Professor Goodpaster receives NSF CAREER Award

Professor Jason Goodpaster received a 2020 National Science Foundation CAREER award in the Division of Chemistry's Chemical Theory, Models and Computational Methods program. The award aims to support junior faculty members who embody the role of ideal teacher-scholars through the integration of education and research while supporting the mission of their organization, and provides $500,000 over five years. 

Professor Goodpaster is seeking to develop computational methods that enable the accurate calculation of energies of molecules and solids utilizing machine learning (ML). Highly accurate calculations of large molecules can require thousands of processors and take days to complete each calculation. The ability to understand the properties of these compounds is limited. Machine learning offers the ability to leverage many small calculations and combine them to accurately calculate the properties of large molecules such as proteins or industrial catalysts. 

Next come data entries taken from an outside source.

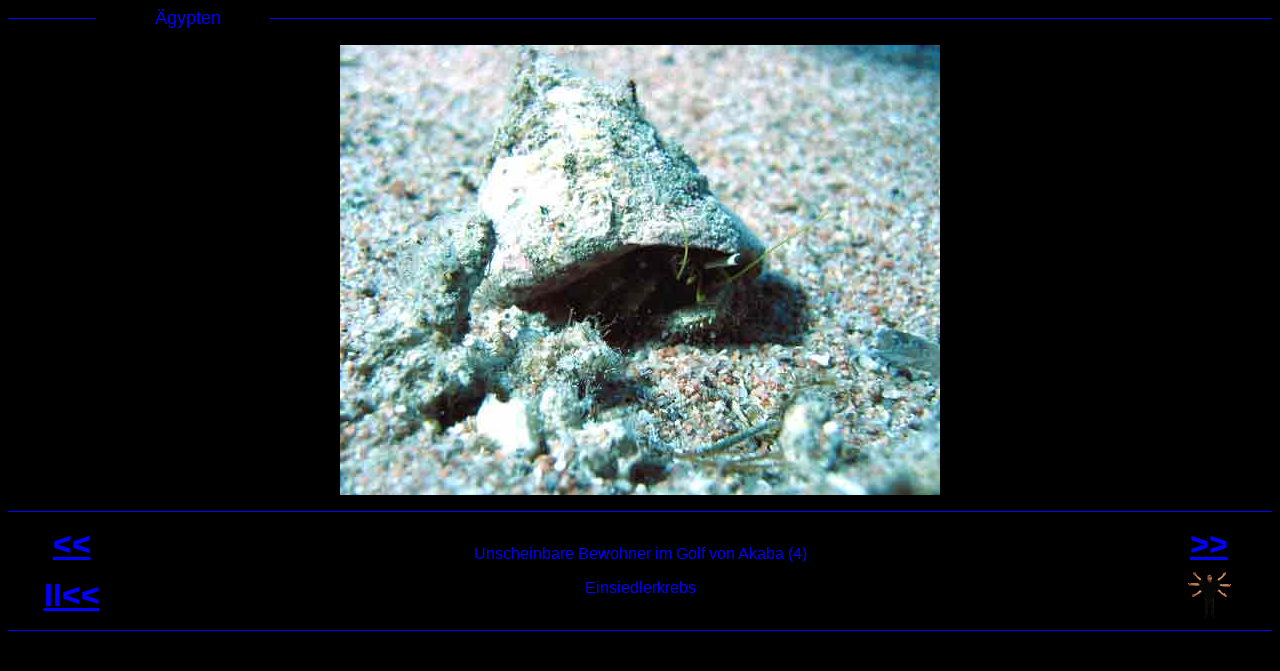

--- FILE ---
content_type: text/html
request_url: http://seitenlang.de/Foto2a60.htm
body_size: 1092
content:
<html>

<head>
<meta http-equiv="Content-Language" content="de">
<meta http-equiv="Content-Type" content="text/html; charset=windows-1252">
<meta name="GENERATOR" content="Microsoft FrontPage 5.0">
<meta name="copyright" content="Marco Niemann, N.I.P.">
<meta name="keywords" content="Tauchen Unterwasser Foto Photo Akaba Ägypten Dahab Sinai diving diver"
<meta name="description" content="Tauchen Unterwasser Foto Photo Akaba Ägypten Dahab Sinai diving diver"
<meta name="ProgId" content="FrontPage.Editor.Document">
<title>Ägypten Photo Foto Unterwasser </title>

</head>

<body bgcolor="#000000" link="#000000" vlink="#000000">

<table id="AutoNumber1" style="BORDER-COLLAPSE: collapse" borderColor="#000000" cellSpacing="0" cellPadding="0" width="100%" border="0">
  <tr>
    <td align="justify" width="5%"><hr color="#0000ff" noShade SIZE="1"></td>
    <td align="justify" width="10%">
    <p align="center"><font face="Arial" color="#0000ff" size="4">&nbsp;<span style="BACKGROUND-COLOR: #000000"> </span><span style="BACKGROUND-COLOR: #000000"> 
    Ägypten</span></font></td>
    <td align="justify" width="57%"><hr color="#0000ff" SIZE="1"></td>
  </tr>
</table>
<p align="center"><font color="#ffffff">
<a href="Foto2a70.htm">
<img src="Bild2a60.jpg" border="0" width="600" height="450"></a></font></p>
<hr color="#0000ff" noShade SIZE="1">
<table id="AutoNumber2" style="BORDER-COLLAPSE: collapse" cellSpacing="0" borderColorDark="#000000" cellPadding="0" width="100%" borderColorLight="#000000" border="0">
  <tr>
    <td width="10%" height="50">
    <p align="center"><b><font face="Arial" color="#0000ff" size="6">
    <a href="Foto2a50.htm"><font color="#0000FF">&lt;&lt;</font></a></font></b></td>
    <td width="80%" height="100" rowSpan="2">
    <p align="center"><font face="Arial" color="#0000ff">Unscheinbare Bewohner 
    im Golf von Akaba (4)</font></p>
    <p align="center"><font face="Arial" color="#0000FF">Einsiedlerkrebs</font></p>
    </td>
    <td align="middle" width="10%" height="50">
    <b>
    <font face="Arial" color="#0000ff" size="6"><a href="Foto2a70.htm">
    <font color="#0000FF">&gt;&gt;</font></a></font></b></td>
  </tr>
  <tr>
    <td width="10%" height="50">
    <p align="center"><b><font face="Arial" color="#0000ff" size="6">
    <a href="fotoalbum.htm"><font color="#0000FF">II&lt;&lt;</font></a></font></b></td>
    <td align="middle" width="10%" height="50">
    <b><font size="4" face="Arial">
      <a target="_top" href="index.htm">
      <img border="0" src="z.gif" width="45" height="52" alt="Zurück"></a></font></b></td>
  </tr>
</table>
<hr color="#0000ff" SIZE="1">


<script src="https://www.google-analytics.com/urchin.js" type="text/javascript">
      </script>
<script type="text/javascript">
_uacct = "UA-1725246-1";
urchinTracker();
      </script>




</body>

</html>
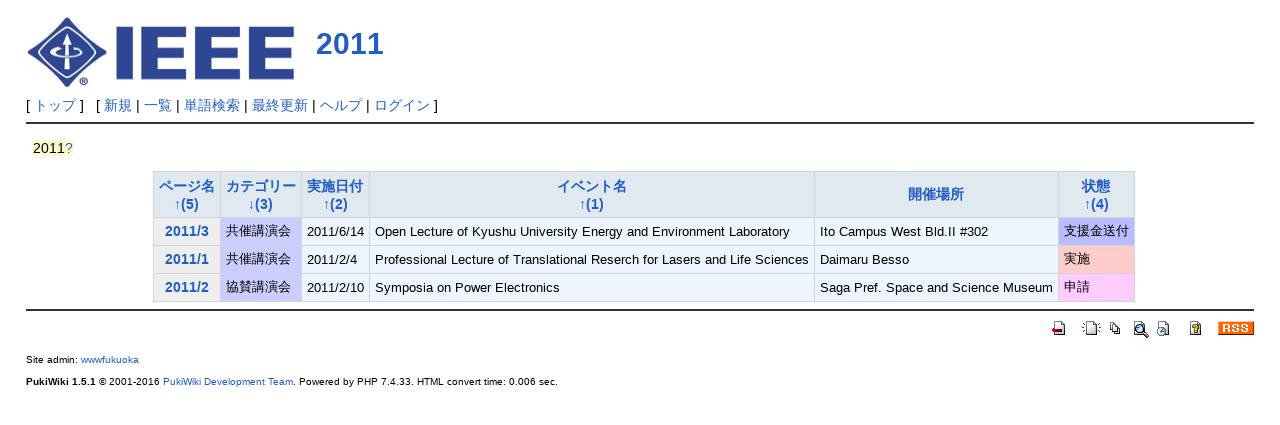

--- FILE ---
content_type: text/html; charset=EUC-JP
request_url: http://www.ieee-jp.org/section/fukuoka/index.php?plugin=tracker_list&refer=2011&config=ShusaiKyosai&list=list&order=Event%3A4%3BDate%3A4%3BCategory%3A3%3BStat%3A4%3B_real%3A4
body_size: 6737
content:
<?xml version="1.0" encoding="EUC-JP" ?>
<!DOCTYPE html PUBLIC "-//W3C//DTD XHTML 1.1//EN" "http://www.w3.org/TR/xhtml11/DTD/xhtml11.dtd">
<html xmlns="http://www.w3.org/1999/xhtml" xml:lang="ja">
<head>
 <meta http-equiv="content-type" content="application/xhtml+xml; charset=EUC-JP" />
 <meta http-equiv="content-style-type" content="text/css" />
 <meta name="robots" content="NOINDEX,NOFOLLOW" />
 <title>2011 の項目一覧 - PukiWiki</title>

 <link rel="SHORTCUT ICON" href="" />
 <link rel="stylesheet" type="text/css" media="screen" href="skin/pukiwiki.css.php?charset=Shift_JIS" charset="Shift_JIS" />
 <link rel="stylesheet" type="text/css" media="print"  href="skin/pukiwiki.css.php?charset=Shift_JIS&amp;media=print" charset="Shift_JIS" />
 <link rel="alternate" type="application/rss+xml" title="RSS" href="http://www.ieee-jp.org/section/fukuoka/index.php?cmd=rss" />
</head>
<body>

<div id="header">
 <a href="http://www.ieee-jp.org/section/fukuoka/index.php?Fukuoka%20Section"><img id="logo" src="image/MBblue.png" width="270" height="80" alt="[IEEE]" title="[IEEE]" /></a>

 <h1 class="title"><a href="http://www.ieee-jp.org/section/fukuoka/index.php?plugin=related&amp;page=2011">2011</a>  の項目一覧</h1>


</div>

<div id="navigator">
 [ <a href="http://www.ieee-jp.org/section/fukuoka/index.php?Fukuoka%20Section" >トップ</a> ] &nbsp;


 [
 	<a href="http://www.ieee-jp.org/section/fukuoka/index.php?plugin=newpage&amp;refer=" >新規</a> |
    <a href="http://www.ieee-jp.org/section/fukuoka/index.php?cmd=list" >一覧</a>  | <a href="http://www.ieee-jp.org/section/fukuoka/index.php?cmd=search" >単語検索</a> | <a href="http://www.ieee-jp.org/section/fukuoka/index.php?RecentChanges" >最終更新</a> | <a href="http://www.ieee-jp.org/section/fukuoka/index.php?Help" >ヘルプ</a>  | <a href="http://www.ieee-jp.org/section/fukuoka/index.php?plugin=loginform&amp;pcmd=login&amp;page=" >ログイン</a>   ]
</div>

<hr class="full_hr" />
<div id="body"><p><span class="noexists">2011<a href="http://www.ieee-jp.org/section/fukuoka/index.php?cmd=edit&amp;page=2011">?</a></span></p><div class="ie5"><table class="style_table" cellspacing="1" border="0"><thead><tr><th class="style_th"><a href="http://www.ieee-jp.org/section/fukuoka/index.php?plugin=tracker_list&amp;refer=2011&amp;config=ShusaiKyosai&amp;list=list&amp;order=_real%3A4%3BEvent%3A4%3BDate%3A4%3BCategory%3A3%3BStat%3A4" rel="nofollow">ページ名<br class="spacer" />&uarr;(5)</a></th><th class="style_th"><a href="http://www.ieee-jp.org/section/fukuoka/index.php?plugin=tracker_list&amp;refer=2011&amp;config=ShusaiKyosai&amp;list=list&amp;order=Category%3A3%3BEvent%3A4%3BDate%3A4%3BStat%3A4%3B_real%3A4" rel="nofollow">カテゴリー<br class="spacer" />&darr;(3)</a></th><th class="style_th"><a href="http://www.ieee-jp.org/section/fukuoka/index.php?plugin=tracker_list&amp;refer=2011&amp;config=ShusaiKyosai&amp;list=list&amp;order=Date%3A4%3BEvent%3A4%3BCategory%3A3%3BStat%3A4%3B_real%3A4" rel="nofollow">実施日付<br class="spacer" />&uarr;(2)</a></th><th class="style_th"><a href="http://www.ieee-jp.org/section/fukuoka/index.php?plugin=tracker_list&amp;refer=2011&amp;config=ShusaiKyosai&amp;list=list&amp;order=Event%3A3%3BDate%3A4%3BCategory%3A3%3BStat%3A4%3B_real%3A4" rel="nofollow">イベント名<br class="spacer" />&uarr;(1)</a></th><th class="style_th"><a href="http://www.ieee-jp.org/section/fukuoka/index.php?plugin=tracker_list&amp;refer=2011&amp;config=ShusaiKyosai&amp;list=list&amp;order=Place%3A4%3BEvent%3A4%3BDate%3A4%3BCategory%3A3%3BStat%3A4%3B_real%3A4" rel="nofollow">開催場所</a></th><th class="style_th"><a href="http://www.ieee-jp.org/section/fukuoka/index.php?plugin=tracker_list&amp;refer=2011&amp;config=ShusaiKyosai&amp;list=list&amp;order=Stat%3A4%3BEvent%3A4%3BDate%3A4%3BCategory%3A3%3B_real%3A4" rel="nofollow">状態<br class="spacer" />&uarr;(4)</a></th></tr></thead><tbody><tr><th class="style_th"><a href="http://www.ieee-jp.org/section/fukuoka/index.php?2011/3" title="2011/3 (3611d)">2011/3</a></th><td class="style_td" style="background-color:#ccccff;">共催講演会</td><td class="style_td">2011/6/14</td><td class="style_td">Open Lecture of Kyushu University Energy and Environment Laboratory</td><td class="style_td">Ito Campus West Bld.II #302</td><td class="style_td" style="background-color:#bbbbff;">支援金送付</td></tr><tr><th class="style_th"><a href="http://www.ieee-jp.org/section/fukuoka/index.php?2011/1" title="2011/1 (3611d)">2011/1</a></th><td class="style_td" style="background-color:#ccccff;">共催講演会</td><td class="style_td">2011/2/4</td><td class="style_td">Professional Lecture of Translational Reserch for Lasers and Life Sciences</td><td class="style_td">Daimaru Besso</td><td class="style_td" style="background-color:#ffcccc;">実施</td></tr><tr><th class="style_th"><a href="http://www.ieee-jp.org/section/fukuoka/index.php?2011/2" title="2011/2 (3611d)">2011/2</a></th><td class="style_td" style="background-color:#ccccff;">協賛講演会</td><td class="style_td">2011/2/10</td><td class="style_td">Symposia on Power Electronics</td><td class="style_td">Saga Pref. Space and Science Museum</td><td class="style_td" style="background-color:#ffccff;">申請</td></tr></tbody></table></div>
</div>



<hr class="full_hr" />
<!-- Toolbar -->
<div id="toolbar">
 <a href="http://www.ieee-jp.org/section/fukuoka/index.php?Fukuoka%20Section"><img src="image/top.png" width="20" height="20" alt="トップ" title="トップ" /></a>
 &nbsp;
	<a href="http://www.ieee-jp.org/section/fukuoka/index.php?plugin=newpage&amp;refer="><img src="image/new.png" width="20" height="20" alt="新規" title="新規" /></a> <a href="http://www.ieee-jp.org/section/fukuoka/index.php?cmd=list"><img src="image/list.png" width="20" height="20" alt="一覧" title="一覧" /></a> <a href="http://www.ieee-jp.org/section/fukuoka/index.php?cmd=search"><img src="image/search.png" width="20" height="20" alt="単語検索" title="単語検索" /></a> <a href="http://www.ieee-jp.org/section/fukuoka/index.php?RecentChanges"><img src="image/recentchanges.png" width="20" height="20" alt="最終更新" title="最終更新" /></a> &nbsp; <a href="http://www.ieee-jp.org/section/fukuoka/index.php?Help"><img src="image/help.png" width="20" height="20" alt="ヘルプ" title="ヘルプ" /></a> &nbsp; <a href="http://www.ieee-jp.org/section/fukuoka/index.php?cmd=rss&amp;ver=1.0"><img src="image/rss.png" width="36" height="14" alt="最終更新のRSS" title="最終更新のRSS" /></a></div>



<div id="footer">
 Site admin: <a href="http://www.ieee-jp.org/section/fukuoka/">wwwfukuoka</a><p />
 <strong>PukiWiki 1.5.1</strong> &copy; 2001-2016 <a href="http://pukiwiki.osdn.jp/">PukiWiki Development Team</a>.
 Powered by PHP 7.4.33. HTML convert time: 0.006 sec.
</div>

</body>
</html>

In this project, Professor Goodpaster and his research team will produce new state-of-the-art electronic structure methods with improved accuracy and computational efficiency. The project will develop and assess the accuracy of different machine learning methods, specifically different machine-learning features and regression algorithms, in predicting the Full Configuration Interaction energy. The researchers will also develop deep learning networks to predict the Full Configuration Interaction energy, and produce computationally efficient algorithms and code for these approaches. With the ML methodologies developed, they will be directly applied and combined with quantum embedding theory to study a variety of complex electronic structure problems such as molecular magnets and metal oxides to benchmark the accuracy of these new methods and gain fundamental insights in these complicated systems.

The Goodpaster group is also developing an outreach program targeting K-12 students from historically underrepresented and underprivileged groups. His educational program seeks to encourage these students to pursue higher education, specifically in STEM fields. Part of this program involves training high school students to perform chemistry research.

Goodpaster joined the Department of Chemistry as an assistant professor in 2016. He was post-doctoral researcher at the Joint Center for Artificial Photosynthesis at the Lawrence Berkeley National Laboratory, earned his doctorate in chemical engineering from the California Institute of Technology and received his bachelor’s degree in chemical engineering from the University of Illinois Urbana-Champaign.